Could you copy every one of the records below word for word, keeping the same line breaks?

### Material provided ###

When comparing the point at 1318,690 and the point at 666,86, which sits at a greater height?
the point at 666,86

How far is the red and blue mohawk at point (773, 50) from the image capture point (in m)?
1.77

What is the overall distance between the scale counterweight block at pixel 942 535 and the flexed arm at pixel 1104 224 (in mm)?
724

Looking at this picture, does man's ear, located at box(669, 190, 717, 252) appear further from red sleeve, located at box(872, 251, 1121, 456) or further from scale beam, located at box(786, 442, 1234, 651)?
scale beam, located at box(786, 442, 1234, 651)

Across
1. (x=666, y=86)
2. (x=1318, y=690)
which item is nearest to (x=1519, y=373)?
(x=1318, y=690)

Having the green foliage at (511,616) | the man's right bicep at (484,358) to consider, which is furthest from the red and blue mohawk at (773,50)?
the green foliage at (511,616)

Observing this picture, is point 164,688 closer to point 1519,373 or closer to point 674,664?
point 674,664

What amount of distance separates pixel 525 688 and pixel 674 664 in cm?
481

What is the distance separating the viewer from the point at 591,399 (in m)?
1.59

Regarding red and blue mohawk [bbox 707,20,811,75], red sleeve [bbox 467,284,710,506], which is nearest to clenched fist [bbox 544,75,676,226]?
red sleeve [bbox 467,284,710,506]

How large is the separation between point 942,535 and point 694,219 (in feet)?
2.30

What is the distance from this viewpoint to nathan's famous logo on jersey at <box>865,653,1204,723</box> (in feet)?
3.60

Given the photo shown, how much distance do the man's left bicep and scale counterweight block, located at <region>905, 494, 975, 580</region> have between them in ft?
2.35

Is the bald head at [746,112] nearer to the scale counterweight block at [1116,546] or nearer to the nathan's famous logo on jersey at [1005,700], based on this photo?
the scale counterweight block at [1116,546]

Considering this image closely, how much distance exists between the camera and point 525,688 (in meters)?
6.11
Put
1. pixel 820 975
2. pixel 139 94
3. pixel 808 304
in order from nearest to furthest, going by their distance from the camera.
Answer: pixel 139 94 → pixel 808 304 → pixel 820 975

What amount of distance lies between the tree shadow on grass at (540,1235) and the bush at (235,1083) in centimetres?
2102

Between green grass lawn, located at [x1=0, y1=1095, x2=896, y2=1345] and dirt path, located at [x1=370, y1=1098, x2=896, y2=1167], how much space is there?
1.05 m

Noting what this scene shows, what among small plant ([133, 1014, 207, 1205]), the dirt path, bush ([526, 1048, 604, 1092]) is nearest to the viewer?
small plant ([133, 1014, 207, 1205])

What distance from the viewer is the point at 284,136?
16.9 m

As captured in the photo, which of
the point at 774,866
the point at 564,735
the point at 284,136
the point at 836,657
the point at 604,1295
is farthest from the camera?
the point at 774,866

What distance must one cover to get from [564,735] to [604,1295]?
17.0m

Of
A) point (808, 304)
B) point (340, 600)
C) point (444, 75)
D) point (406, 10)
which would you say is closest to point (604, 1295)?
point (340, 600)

###

== Exercise answer ==
When comparing the point at 1318,690 and the point at 666,86, which sits at a greater height?
the point at 666,86

How far is the red and blue mohawk at point (773, 50) from the image capture point (in m)?
1.77

What is the overall distance between the scale counterweight block at pixel 942 535 and the flexed arm at pixel 1104 224 (in mm)?
724

Looking at this picture, does man's ear, located at box(669, 190, 717, 252) appear further from red sleeve, located at box(872, 251, 1121, 456) or further from scale beam, located at box(786, 442, 1234, 651)?
scale beam, located at box(786, 442, 1234, 651)

Across
1. (x=666, y=86)
2. (x=1318, y=690)
which item is nearest to (x=1519, y=373)?
(x=1318, y=690)

Having the green foliage at (511,616) | the man's right bicep at (484,358) to consider, which is furthest from the red and blue mohawk at (773,50)?
the green foliage at (511,616)

Observing this picture, is point 164,688 closer to point 1519,373 or closer to point 674,664?
point 674,664

What amount of distance separates pixel 525 688 and pixel 674 664 in cm?
481

What is the distance separating the viewer from the point at 591,399 (in m)?
1.59

Regarding red and blue mohawk [bbox 707,20,811,75], red sleeve [bbox 467,284,710,506], which is nearest to clenched fist [bbox 544,75,676,226]?
red sleeve [bbox 467,284,710,506]

How large is the separation between point 942,535 and point 694,219 (in feet)?
2.30

What is the distance from this viewpoint to nathan's famous logo on jersey at <box>865,653,1204,723</box> (in feet)?
3.60

Given the photo shown, how much distance do the man's left bicep and scale counterweight block, located at <region>905, 494, 975, 580</region> have between them in ft?
2.35

Is the bald head at [746,112] nearer to the scale counterweight block at [1116,546] or nearer to the nathan's famous logo on jersey at [1005,700], based on this photo?
the scale counterweight block at [1116,546]

Considering this image closely, how much distance exists between the camera and point 525,688 (in meters)?
6.11
Put
1. pixel 820 975
2. pixel 139 94
3. pixel 808 304
in order from nearest to furthest, going by their distance from the camera.
Answer: pixel 139 94 → pixel 808 304 → pixel 820 975

What amount of distance lies between the tree shadow on grass at (540,1235) and the bush at (235,1083) in centimetres?
2102

Between green grass lawn, located at [x1=0, y1=1095, x2=896, y2=1345] and dirt path, located at [x1=370, y1=1098, x2=896, y2=1167], how much space is there?
1.05 m

Noting what this scene shows, what among small plant ([133, 1014, 207, 1205]), the dirt path, bush ([526, 1048, 604, 1092]) is nearest to the viewer?
small plant ([133, 1014, 207, 1205])

What distance from the viewer is the point at 284,136?
16.9 m

As captured in the photo, which of
the point at 774,866
the point at 564,735
the point at 284,136
the point at 836,657
the point at 604,1295
is farthest from the camera?
the point at 774,866

What distance must one cover to get from [564,735] to [604,1295]?
17.0m

Of
A) point (808, 304)
B) point (340, 600)
C) point (444, 75)
D) point (406, 10)
which would you say is closest to point (604, 1295)?
point (340, 600)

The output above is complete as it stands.